> _YOUR INSTRUCTIONS_
Reproduce the passage from the text on railway track-laying cranes from "There are two" to "takes 1-2 minutes.", word for word.

Railway Track-laying cranes

Rails and ties do not grow out of the ground by themselves – they are laid by professionals using special equipment.

So, track laying machines can be either split or sectional. Split track laying machines carry rails, sleepers and fasteners separately to the site and install the railbed on site. The sectional ones also stack pre-assembled pieces of railbed with a length of 12.5 or 25 meters. These, in turn, come in two types - rail or tractor-mounted.

The Track-laying cranes is a train consisting of a locomotive, a laying crane, and railroad platforms with rollers to move the sections along the train. The crane in this case is a self-propelled machine with a horizontal cantilever jib under which the ready track sections are laid on the platform


There are two winches on the boom - a load-lifting winch and a pulling winch. The trolleys with traverses pick up the top section of the package with the traction winch, the hoisting winch lifts it, the section is carried forward and placed on the ground or ballast prism. The section is docked with the previous section, the crane is transported on it and the process repeats. The laying of one section takes 1-2 minutes.

> _EXCERPTED RECORDS_
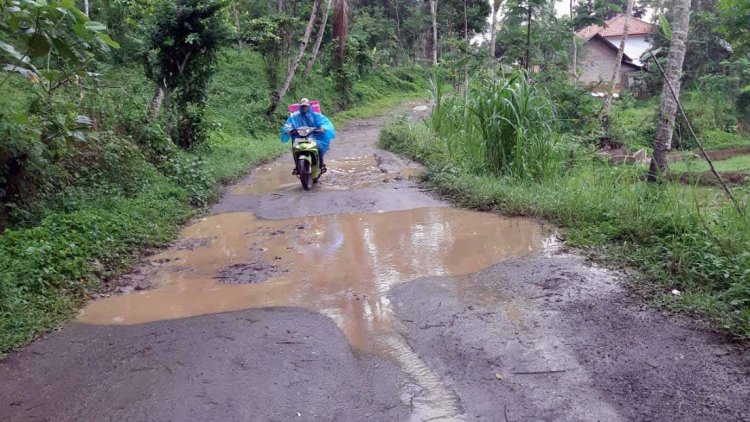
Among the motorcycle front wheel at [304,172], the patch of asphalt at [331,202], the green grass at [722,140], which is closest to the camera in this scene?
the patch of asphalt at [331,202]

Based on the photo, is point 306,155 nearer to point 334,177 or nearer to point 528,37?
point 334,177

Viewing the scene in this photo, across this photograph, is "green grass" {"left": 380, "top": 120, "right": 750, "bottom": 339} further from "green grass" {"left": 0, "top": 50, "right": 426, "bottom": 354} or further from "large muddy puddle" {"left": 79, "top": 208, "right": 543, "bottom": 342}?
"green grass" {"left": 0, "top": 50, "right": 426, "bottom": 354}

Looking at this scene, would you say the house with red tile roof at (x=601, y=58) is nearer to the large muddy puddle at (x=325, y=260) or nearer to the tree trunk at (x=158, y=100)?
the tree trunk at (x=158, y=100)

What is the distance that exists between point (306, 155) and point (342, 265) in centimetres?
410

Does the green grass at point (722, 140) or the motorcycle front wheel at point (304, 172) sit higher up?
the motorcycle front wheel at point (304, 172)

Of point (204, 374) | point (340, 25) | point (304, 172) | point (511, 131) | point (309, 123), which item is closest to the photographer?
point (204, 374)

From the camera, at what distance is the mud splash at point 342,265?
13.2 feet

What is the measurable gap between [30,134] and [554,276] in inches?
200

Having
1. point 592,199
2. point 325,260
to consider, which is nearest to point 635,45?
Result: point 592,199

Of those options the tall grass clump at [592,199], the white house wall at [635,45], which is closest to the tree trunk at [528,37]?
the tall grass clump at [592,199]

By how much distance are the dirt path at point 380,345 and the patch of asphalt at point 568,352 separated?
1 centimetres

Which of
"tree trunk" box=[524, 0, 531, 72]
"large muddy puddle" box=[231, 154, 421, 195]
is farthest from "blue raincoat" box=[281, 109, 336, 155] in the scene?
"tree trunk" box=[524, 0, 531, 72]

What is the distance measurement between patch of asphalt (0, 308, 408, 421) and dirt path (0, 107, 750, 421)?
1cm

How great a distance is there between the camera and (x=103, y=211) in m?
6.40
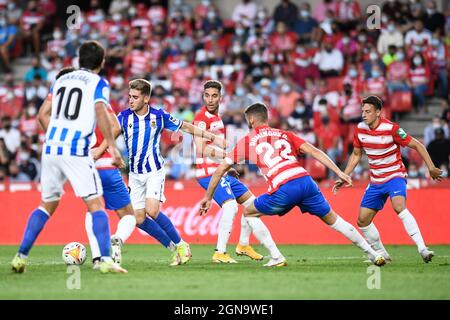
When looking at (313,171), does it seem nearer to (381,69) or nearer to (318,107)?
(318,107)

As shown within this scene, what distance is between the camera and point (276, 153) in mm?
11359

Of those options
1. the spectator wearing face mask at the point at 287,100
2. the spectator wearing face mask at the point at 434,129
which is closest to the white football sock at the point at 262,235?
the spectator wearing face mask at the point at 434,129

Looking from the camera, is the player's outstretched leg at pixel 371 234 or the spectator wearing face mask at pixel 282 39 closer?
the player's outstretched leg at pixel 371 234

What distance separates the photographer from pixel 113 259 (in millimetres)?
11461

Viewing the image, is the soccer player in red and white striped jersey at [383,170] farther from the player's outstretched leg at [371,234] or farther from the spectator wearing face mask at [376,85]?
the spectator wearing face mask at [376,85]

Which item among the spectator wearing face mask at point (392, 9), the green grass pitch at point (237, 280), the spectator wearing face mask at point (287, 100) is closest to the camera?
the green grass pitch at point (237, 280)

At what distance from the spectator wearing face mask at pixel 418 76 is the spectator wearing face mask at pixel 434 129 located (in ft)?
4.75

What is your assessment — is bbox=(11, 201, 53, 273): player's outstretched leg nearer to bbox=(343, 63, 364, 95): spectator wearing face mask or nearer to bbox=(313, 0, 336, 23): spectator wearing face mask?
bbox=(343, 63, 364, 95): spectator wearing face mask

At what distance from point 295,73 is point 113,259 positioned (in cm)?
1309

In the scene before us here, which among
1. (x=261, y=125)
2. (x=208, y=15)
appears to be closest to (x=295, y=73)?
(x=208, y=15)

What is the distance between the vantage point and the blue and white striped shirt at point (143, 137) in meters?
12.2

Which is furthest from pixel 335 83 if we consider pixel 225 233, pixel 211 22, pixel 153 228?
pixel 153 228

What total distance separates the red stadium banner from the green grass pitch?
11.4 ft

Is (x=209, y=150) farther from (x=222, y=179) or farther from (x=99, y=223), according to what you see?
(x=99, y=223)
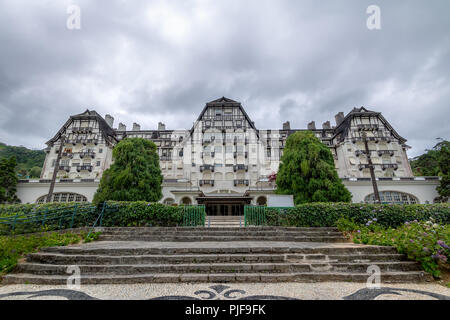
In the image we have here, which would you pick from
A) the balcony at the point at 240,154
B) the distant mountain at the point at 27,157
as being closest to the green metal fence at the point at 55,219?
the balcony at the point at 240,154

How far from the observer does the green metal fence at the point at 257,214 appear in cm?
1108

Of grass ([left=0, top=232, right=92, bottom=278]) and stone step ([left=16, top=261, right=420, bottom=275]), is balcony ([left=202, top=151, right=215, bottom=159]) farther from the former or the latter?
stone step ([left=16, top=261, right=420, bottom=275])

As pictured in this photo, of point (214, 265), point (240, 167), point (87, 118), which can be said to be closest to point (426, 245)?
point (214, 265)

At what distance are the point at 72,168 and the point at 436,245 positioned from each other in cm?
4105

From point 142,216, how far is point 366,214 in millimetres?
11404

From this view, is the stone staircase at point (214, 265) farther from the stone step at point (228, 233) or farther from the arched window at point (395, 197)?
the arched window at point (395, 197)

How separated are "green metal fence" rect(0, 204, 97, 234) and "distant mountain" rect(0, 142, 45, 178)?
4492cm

> _RESULT OF THIS TASK_
There are two winches on the boom - a load-lifting winch and a pulling winch. The trolleys with traverses pick up the top section of the package with the traction winch, the hoisting winch lifts it, the section is carried forward and placed on the ground or ballast prism. The section is docked with the previous section, the crane is transported on it and the process repeats. The laying of one section takes 1-2 minutes.